:: Supplied data ::
--------------------

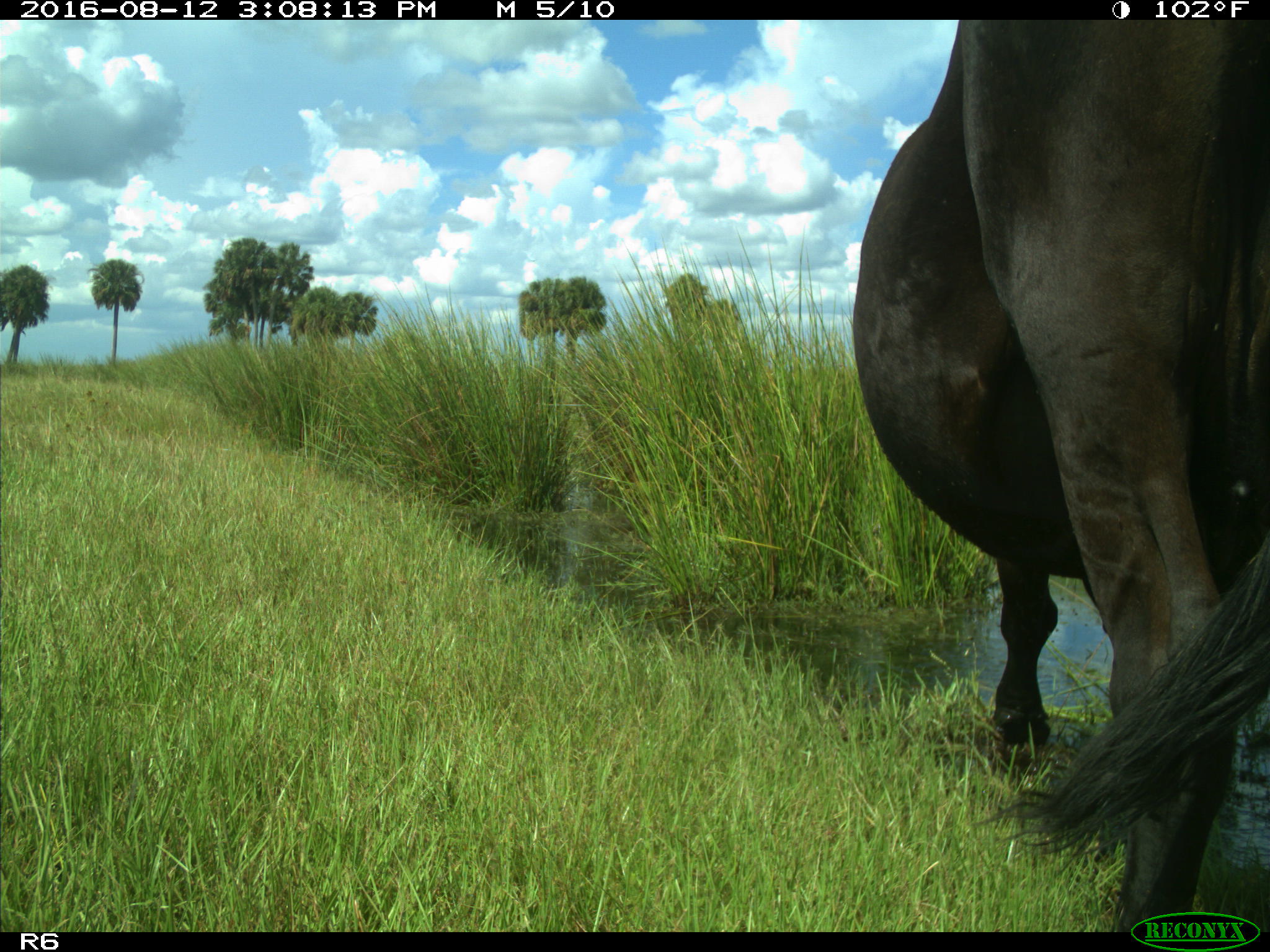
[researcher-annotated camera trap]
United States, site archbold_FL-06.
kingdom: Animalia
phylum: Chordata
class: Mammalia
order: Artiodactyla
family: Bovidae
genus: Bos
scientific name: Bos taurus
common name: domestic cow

--------------------

Type the entries again verbatim. Drop the images.

[researcher-annotated camera trap]
United States, site archbold_FL-06.
kingdom: Animalia
phylum: Chordata
class: Mammalia
order: Artiodactyla
family: Bovidae
genus: Bos
scientific name: Bos taurus
common name: domestic cow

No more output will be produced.